▶ **Treść polecenia**
Kiedy i gdzie według tekstu o czarnym proteście ma się odbyć kolejny #CzarnyProtest?

▶ **Podany tekst**
Czarny protest trwa. "Kobiety w Polsce nie mogą czuć się bezpiecznie. Martwe nie będziemy rodzić"

  • 29.09.2016 18:23

  • Aktualizacja: 14:00 15.08.2022

W czwartek w Sejmie zapadła decyzja o odrzuceniu projektu Komitetu Inicjatywy Ustawodawczej „Ratujmy Kobiety”, który miał liberalizować prawo aborcyjne. W trakcie odczytywania obu projektów odbyły się protesty zwolenników i przeciwników. Kolejny #CzarnyProtest odbędzie się w najbliższą sobotę o godz. 13 przed Sejmem.
W niedzielę na ulicach Polski zrobiło się czarno. Kobiety, mężczyźni, starsi i młodsi obywatele protestowali przeciw przekazanemu do prac w komisjach obywatelskiemu projektowi ustawy zaostrzającej prawo aborcyjne. W 22 września w Sejmie zapadła decyzja o odrzuceniu projektu Komitetu Inicjatywy Ustawodawczej „Ratujmy Kobiety”, który miał liberalizować prawo aborcyjne. W trakcie odczytywania obu projektów, pod Sejmem odbyły się protesty zwolenników i przeciwników.

Blok danych:

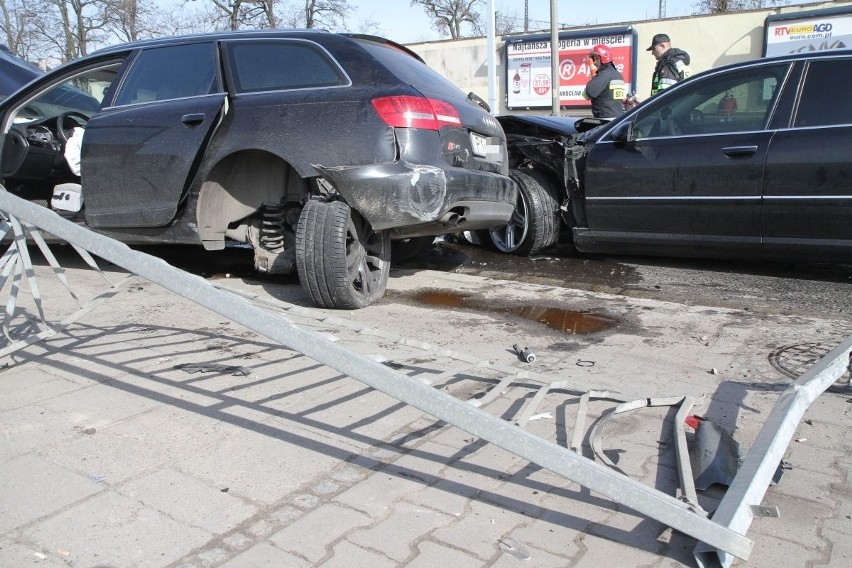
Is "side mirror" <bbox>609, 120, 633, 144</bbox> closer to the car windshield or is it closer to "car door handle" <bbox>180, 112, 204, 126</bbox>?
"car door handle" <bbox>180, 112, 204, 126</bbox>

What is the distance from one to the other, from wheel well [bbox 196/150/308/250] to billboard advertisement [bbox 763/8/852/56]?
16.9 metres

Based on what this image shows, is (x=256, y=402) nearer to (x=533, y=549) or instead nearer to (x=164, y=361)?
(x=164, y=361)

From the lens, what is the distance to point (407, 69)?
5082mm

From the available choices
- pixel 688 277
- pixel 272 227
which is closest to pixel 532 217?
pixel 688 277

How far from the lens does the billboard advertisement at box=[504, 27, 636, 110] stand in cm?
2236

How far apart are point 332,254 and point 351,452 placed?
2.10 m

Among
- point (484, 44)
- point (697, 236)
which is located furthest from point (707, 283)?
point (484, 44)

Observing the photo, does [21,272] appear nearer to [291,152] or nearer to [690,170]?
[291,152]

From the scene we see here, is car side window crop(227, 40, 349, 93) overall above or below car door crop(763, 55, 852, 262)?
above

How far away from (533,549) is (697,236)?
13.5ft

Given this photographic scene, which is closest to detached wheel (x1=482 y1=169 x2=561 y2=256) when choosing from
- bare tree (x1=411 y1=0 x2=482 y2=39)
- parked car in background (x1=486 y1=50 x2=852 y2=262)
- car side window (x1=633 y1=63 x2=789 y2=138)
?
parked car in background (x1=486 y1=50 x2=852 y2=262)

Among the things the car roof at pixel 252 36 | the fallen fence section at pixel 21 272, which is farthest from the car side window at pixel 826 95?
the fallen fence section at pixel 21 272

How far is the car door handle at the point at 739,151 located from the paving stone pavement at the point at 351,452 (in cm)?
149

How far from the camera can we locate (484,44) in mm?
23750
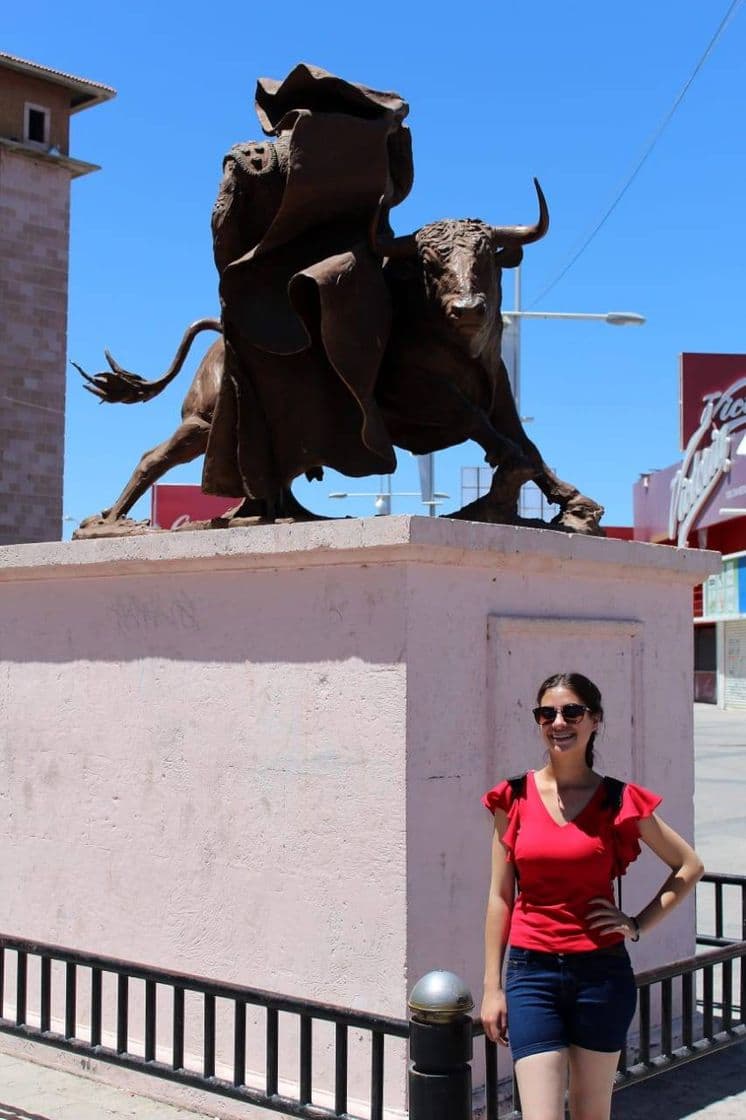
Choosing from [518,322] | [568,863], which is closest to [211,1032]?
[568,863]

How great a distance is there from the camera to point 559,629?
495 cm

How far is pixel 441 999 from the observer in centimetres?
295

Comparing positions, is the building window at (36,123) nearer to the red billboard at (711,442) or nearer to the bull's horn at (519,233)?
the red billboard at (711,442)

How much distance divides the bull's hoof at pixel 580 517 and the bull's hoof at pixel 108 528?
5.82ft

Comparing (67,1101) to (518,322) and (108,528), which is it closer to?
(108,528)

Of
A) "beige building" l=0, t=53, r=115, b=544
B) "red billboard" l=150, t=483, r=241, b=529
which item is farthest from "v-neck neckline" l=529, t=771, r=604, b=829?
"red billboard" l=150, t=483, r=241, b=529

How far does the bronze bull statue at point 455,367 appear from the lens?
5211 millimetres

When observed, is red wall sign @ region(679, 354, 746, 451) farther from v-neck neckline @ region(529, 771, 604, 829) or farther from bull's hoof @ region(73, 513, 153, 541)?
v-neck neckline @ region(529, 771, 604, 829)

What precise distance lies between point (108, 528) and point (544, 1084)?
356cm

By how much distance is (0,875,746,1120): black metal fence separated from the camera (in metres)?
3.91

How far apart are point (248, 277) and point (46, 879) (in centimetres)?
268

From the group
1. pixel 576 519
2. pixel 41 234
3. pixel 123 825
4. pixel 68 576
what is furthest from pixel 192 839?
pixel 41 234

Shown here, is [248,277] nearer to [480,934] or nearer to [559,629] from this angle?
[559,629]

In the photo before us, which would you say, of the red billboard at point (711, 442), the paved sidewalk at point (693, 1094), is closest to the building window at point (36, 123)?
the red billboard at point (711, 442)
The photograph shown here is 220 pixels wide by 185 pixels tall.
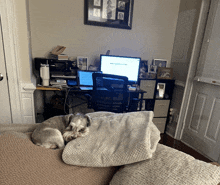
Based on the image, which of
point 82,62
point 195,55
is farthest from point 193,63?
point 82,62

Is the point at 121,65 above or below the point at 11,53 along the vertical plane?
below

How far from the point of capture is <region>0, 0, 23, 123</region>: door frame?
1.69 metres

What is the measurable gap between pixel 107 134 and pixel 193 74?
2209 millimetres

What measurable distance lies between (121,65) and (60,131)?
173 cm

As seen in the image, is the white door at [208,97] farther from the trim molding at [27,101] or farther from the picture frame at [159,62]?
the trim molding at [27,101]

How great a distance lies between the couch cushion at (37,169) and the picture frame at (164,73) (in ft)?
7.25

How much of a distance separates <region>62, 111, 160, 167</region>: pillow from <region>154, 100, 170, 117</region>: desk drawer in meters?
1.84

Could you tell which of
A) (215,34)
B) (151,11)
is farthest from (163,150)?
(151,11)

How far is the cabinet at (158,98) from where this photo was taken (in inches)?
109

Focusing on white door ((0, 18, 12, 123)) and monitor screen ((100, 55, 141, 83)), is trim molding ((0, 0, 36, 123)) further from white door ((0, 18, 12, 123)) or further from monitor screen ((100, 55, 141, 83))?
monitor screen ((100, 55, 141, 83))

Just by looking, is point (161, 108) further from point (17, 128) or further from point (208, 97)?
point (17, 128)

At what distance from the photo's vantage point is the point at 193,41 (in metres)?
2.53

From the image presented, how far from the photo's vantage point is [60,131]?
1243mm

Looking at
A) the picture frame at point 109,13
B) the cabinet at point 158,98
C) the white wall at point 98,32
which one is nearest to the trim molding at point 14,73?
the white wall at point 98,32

▶ **Odpowiedź**
W najbliższą sobotę o godz. 13 przed Sejmem.